Material for this exercise: Begin

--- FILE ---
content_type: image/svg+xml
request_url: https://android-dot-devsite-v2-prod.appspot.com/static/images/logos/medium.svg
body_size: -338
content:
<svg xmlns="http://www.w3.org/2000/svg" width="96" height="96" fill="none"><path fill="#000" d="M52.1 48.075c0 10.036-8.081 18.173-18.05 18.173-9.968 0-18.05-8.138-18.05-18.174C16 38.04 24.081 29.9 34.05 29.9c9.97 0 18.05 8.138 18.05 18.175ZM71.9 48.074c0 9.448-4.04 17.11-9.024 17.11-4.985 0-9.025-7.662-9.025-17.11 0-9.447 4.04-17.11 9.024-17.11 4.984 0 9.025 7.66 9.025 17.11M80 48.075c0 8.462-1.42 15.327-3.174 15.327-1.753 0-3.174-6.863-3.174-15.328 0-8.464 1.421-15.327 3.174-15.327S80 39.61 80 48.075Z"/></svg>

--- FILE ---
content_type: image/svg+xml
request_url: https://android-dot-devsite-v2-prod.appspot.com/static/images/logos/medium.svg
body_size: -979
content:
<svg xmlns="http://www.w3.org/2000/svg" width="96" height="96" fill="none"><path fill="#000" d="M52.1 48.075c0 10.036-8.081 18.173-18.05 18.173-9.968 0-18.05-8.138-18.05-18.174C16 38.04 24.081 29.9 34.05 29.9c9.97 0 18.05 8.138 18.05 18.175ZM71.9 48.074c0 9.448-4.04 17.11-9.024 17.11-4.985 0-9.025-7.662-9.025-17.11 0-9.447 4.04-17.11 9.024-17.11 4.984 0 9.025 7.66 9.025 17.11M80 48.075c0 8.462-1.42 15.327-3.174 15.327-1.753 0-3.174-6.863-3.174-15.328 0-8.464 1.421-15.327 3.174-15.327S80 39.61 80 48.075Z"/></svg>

Material for this exercise: End

-- Work to complete --
Quote the data in full, keeping each word unchanged.

-- Answer for the task --
--- FILE ---
content_type: image/svg+xml
request_url: https://android-dot-devsite-v2-prod.appspot.com/static/images/logos/medium.svg
body_size: -338
content:
<svg xmlns="http://www.w3.org/2000/svg" width="96" height="96" fill="none"><path fill="#000" d="M52.1 48.075c0 10.036-8.081 18.173-18.05 18.173-9.968 0-18.05-8.138-18.05-18.174C16 38.04 24.081 29.9 34.05 29.9c9.97 0 18.05 8.138 18.05 18.175ZM71.9 48.074c0 9.448-4.04 17.11-9.024 17.11-4.985 0-9.025-7.662-9.025-17.11 0-9.447 4.04-17.11 9.024-17.11 4.984 0 9.025 7.66 9.025 17.11M80 48.075c0 8.462-1.42 15.327-3.174 15.327-1.753 0-3.174-6.863-3.174-15.328 0-8.464 1.421-15.327 3.174-15.327S80 39.61 80 48.075Z"/></svg>

--- FILE ---
content_type: image/svg+xml
request_url: https://android-dot-devsite-v2-prod.appspot.com/static/images/logos/medium.svg
body_size: -979
content:
<svg xmlns="http://www.w3.org/2000/svg" width="96" height="96" fill="none"><path fill="#000" d="M52.1 48.075c0 10.036-8.081 18.173-18.05 18.173-9.968 0-18.05-8.138-18.05-18.174C16 38.04 24.081 29.9 34.05 29.9c9.97 0 18.05 8.138 18.05 18.175ZM71.9 48.074c0 9.448-4.04 17.11-9.024 17.11-4.985 0-9.025-7.662-9.025-17.11 0-9.447 4.04-17.11 9.024-17.11 4.984 0 9.025 7.66 9.025 17.11M80 48.075c0 8.462-1.42 15.327-3.174 15.327-1.753 0-3.174-6.863-3.174-15.328 0-8.464 1.421-15.327 3.174-15.327S80 39.61 80 48.075Z"/></svg>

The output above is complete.